Abstract
In most mountain areas the socio-economic changes of the last sixty years have favored the concentration of the population in urban areas, resulting in a slow abandonment of inner and marginal area, or in development models without environmental sustainability criteria, based, for example, on the intensive touristic exploitation of the territory or on the industrialization of the mountain valley.
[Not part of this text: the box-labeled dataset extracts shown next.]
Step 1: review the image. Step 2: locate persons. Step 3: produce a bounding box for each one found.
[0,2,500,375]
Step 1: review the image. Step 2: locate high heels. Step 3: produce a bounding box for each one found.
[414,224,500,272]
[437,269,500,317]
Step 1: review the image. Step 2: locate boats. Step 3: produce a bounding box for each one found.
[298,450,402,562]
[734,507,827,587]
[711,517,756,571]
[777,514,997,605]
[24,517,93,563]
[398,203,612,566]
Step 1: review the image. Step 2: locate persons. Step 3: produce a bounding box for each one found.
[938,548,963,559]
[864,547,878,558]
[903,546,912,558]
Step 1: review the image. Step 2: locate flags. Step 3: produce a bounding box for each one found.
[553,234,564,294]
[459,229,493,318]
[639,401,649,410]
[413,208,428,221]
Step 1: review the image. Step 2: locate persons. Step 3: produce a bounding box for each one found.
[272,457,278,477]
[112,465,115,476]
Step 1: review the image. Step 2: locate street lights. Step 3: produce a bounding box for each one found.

This contribution analyses two projects as case studies in the Province of Trento, in the north-eastern Italian Alps: “Vital Mountains” and “Revitalizing collective goods”. Both study areas are characterized by a tradition of community-based resource management and are close to touristic hotspots. The interventions under investigation have been funded by the local government at provincial level and aim at experimenting a vision on development based on the creation of community economies. In both interventions, academia had a role in co-shaping the process, through a transdisciplinary approach.
By adopting the theoretical approaches of neo-endogenous development, social innovation and the U theory of change, we aim to assess the two transdisciplinary interventions. Specifically, we aim to investigate:
* how change emerges, is enhanced and accelerates towards sustainable development models and what characterized leadership in the process
* how the concept of commons evolves and adapts to ongoing socio-economic changes and it is used in community-based hospitality experimentations
The methodology to assess the two interventions bases on self-reflection and social innovation evaluation applied to cross-case comparison. Primary data produced during the interventions is used for the assessment. This presents the results, the successes and weaknesses of two different processes developed through a participatory process involving the local population, the administrators and the economic operators. We compare communities’ peculiarities, the process of communities becoming the “new” strategic players of innovative and self-sustainable socioeconomic development, the lessons learned during the projects’ implementation, and the role of academia in the process.